» **Exercise description**: When you repeat the entries below, please keep them exact and leave out the pictures.

(Beginning of Record set)

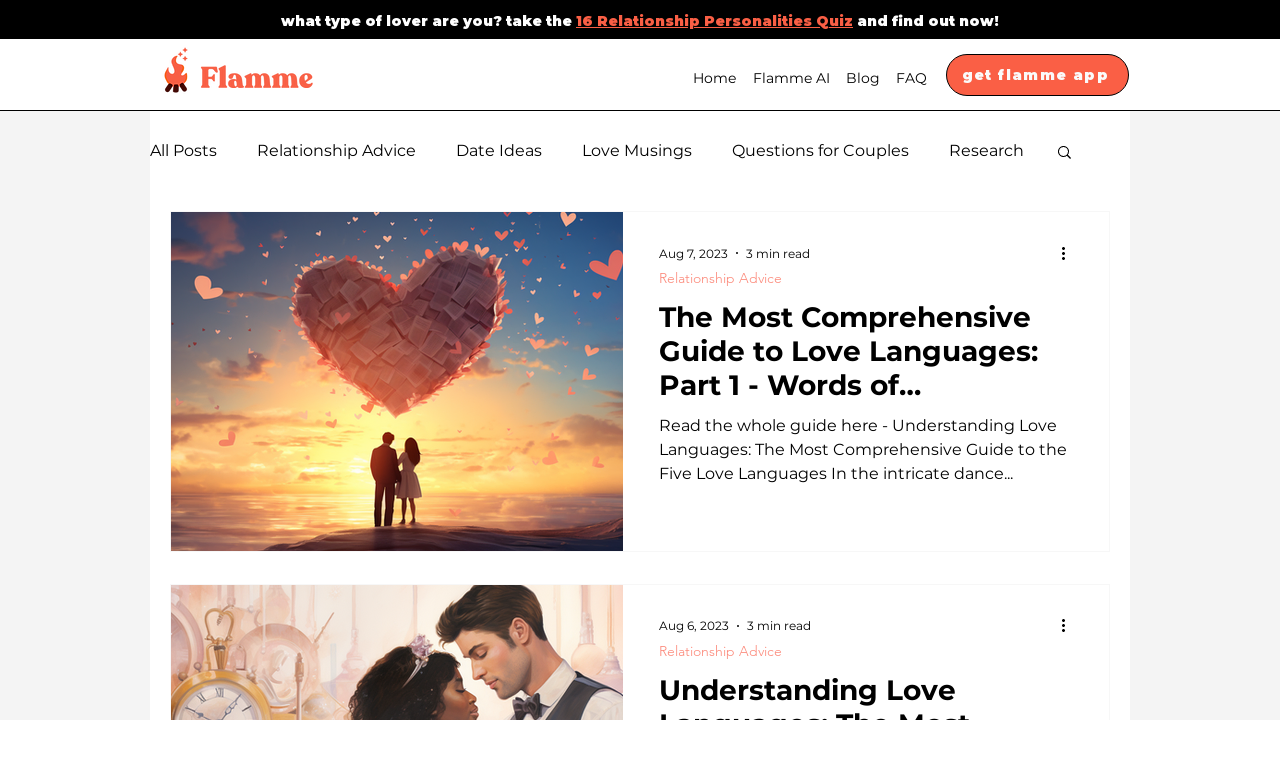

--- FILE ---
content_type: text/html; charset=utf-8
request_url: https://www.google.com/recaptcha/api2/aframe
body_size: 185
content:
<!DOCTYPE HTML><html><head><meta http-equiv="content-type" content="text/html; charset=UTF-8"></head><body><script nonce="jECmAzX2H1GkBtPidR2PAg">/** Anti-fraud and anti-abuse applications only. See google.com/recaptcha */ try{var clients={'sodar':'https://pagead2.googlesyndication.com/pagead/sodar?'};window.addEventListener("message",function(a){try{if(a.source===window.parent){var b=JSON.parse(a.data);var c=clients[b['id']];if(c){var d=document.createElement('img');d.src=c+b['params']+'&rc='+(localStorage.getItem("rc::a")?sessionStorage.getItem("rc::b"):"");window.document.body.appendChild(d);sessionStorage.setItem("rc::e",parseInt(sessionStorage.getItem("rc::e")||0)+1);localStorage.setItem("rc::h",'1769530591036');}}}catch(b){}});window.parent.postMessage("_grecaptcha_ready", "*");}catch(b){}</script></body></html>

(End of Record set)

» **Solved problem**:
--- FILE ---
content_type: text/html; charset=utf-8
request_url: https://www.google.com/recaptcha/api2/aframe
body_size: 185
content:
<!DOCTYPE HTML><html><head><meta http-equiv="content-type" content="text/html; charset=UTF-8"></head><body><script nonce="jECmAzX2H1GkBtPidR2PAg">/** Anti-fraud and anti-abuse applications only. See google.com/recaptcha */ try{var clients={'sodar':'https://pagead2.googlesyndication.com/pagead/sodar?'};window.addEventListener("message",function(a){try{if(a.source===window.parent){var b=JSON.parse(a.data);var c=clients[b['id']];if(c){var d=document.createElement('img');d.src=c+b['params']+'&rc='+(localStorage.getItem("rc::a")?sessionStorage.getItem("rc::b"):"");window.document.body.appendChild(d);sessionStorage.setItem("rc::e",parseInt(sessionStorage.getItem("rc::e")||0)+1);localStorage.setItem("rc::h",'1769530591036');}}}catch(b){}});window.parent.postMessage("_grecaptcha_ready", "*");}catch(b){}</script></body></html>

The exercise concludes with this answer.